• _YOUR INSTRUCTIONS_: Write out each of the lines in the stored data below exactly as they appear, keeping their order and wording unchanged.

• _Stored data_:
☆ ☆ ☆ ☆ ☆
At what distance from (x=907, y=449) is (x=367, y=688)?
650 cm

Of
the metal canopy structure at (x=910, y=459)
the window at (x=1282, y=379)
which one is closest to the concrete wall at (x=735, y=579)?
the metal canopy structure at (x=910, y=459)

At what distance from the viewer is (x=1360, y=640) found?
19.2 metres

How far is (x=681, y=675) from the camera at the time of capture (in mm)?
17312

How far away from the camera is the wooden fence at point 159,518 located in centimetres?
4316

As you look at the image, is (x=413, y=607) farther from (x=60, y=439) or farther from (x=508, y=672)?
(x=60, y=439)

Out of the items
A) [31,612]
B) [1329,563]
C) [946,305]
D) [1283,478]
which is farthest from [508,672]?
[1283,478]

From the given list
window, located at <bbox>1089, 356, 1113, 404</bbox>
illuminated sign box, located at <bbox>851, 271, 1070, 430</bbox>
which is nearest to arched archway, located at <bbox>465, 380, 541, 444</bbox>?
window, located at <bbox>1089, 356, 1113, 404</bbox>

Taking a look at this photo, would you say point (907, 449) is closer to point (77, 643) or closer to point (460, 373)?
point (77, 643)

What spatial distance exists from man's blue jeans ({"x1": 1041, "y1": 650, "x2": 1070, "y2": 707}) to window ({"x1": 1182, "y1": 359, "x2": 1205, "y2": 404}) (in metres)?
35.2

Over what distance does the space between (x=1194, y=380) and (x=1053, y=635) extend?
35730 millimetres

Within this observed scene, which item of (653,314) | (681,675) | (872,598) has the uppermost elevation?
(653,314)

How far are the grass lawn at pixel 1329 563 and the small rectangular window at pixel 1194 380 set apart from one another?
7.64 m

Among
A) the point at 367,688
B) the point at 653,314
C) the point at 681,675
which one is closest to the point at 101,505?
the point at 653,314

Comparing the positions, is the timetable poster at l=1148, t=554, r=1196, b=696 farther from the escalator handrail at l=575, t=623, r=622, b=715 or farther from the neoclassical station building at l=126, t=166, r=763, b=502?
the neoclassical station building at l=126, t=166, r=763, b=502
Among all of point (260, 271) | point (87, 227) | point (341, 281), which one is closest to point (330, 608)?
☆ ☆ ☆ ☆ ☆
• _RESULT OF THIS EXERCISE_:
At what distance from (x=907, y=449) is (x=367, y=688)?
650 cm

Of
the metal canopy structure at (x=910, y=459)
the window at (x=1282, y=379)
which one is closest to the concrete wall at (x=735, y=579)?
the metal canopy structure at (x=910, y=459)

At what distance from the viewer is (x=1360, y=640) found?
19.2 metres

How far is (x=681, y=675) from the camera at the time of capture (in mm)?
17312

How far away from the camera is the wooden fence at point 159,518 located in centimetres?
4316

As you look at the image, is (x=413, y=607) farther from (x=60, y=439) or farther from (x=508, y=672)?
(x=60, y=439)

Out of the items
A) [31,612]
B) [1329,563]
C) [946,305]
D) [1283,478]
which is farthest from [508,672]?
[1283,478]

From the given list
window, located at <bbox>1089, 356, 1113, 404</bbox>
illuminated sign box, located at <bbox>851, 271, 1070, 430</bbox>
which is nearest to arched archway, located at <bbox>465, 380, 541, 444</bbox>?
window, located at <bbox>1089, 356, 1113, 404</bbox>

Taking a look at this photo, would you say point (907, 449) is closer to point (77, 643) or closer to point (460, 373)?
point (77, 643)

What spatial distance exists from man's blue jeans ({"x1": 1041, "y1": 650, "x2": 1070, "y2": 707}) to window ({"x1": 1182, "y1": 359, "x2": 1205, "y2": 404}) (in metres)?
35.2

Over what distance does the space between (x=1194, y=380) and (x=1053, y=635) extend?
35730 millimetres

Within this observed scene, which item of (653,314) | (681,675) | (872,598) has the uppermost elevation?
(653,314)

How far are the grass lawn at pixel 1329 563 and the small rectangular window at pixel 1194 380 set apart from one another?
7.64 m

Among
A) the point at 367,688
B) the point at 653,314
C) the point at 681,675
which one is closest to the point at 101,505?
the point at 653,314

Comparing the positions, is the timetable poster at l=1148, t=554, r=1196, b=696 farther from the escalator handrail at l=575, t=623, r=622, b=715 or farther from the neoclassical station building at l=126, t=166, r=763, b=502?
the neoclassical station building at l=126, t=166, r=763, b=502
Among all of point (260, 271) | point (87, 227) | point (341, 281), which one is closest to point (330, 608)?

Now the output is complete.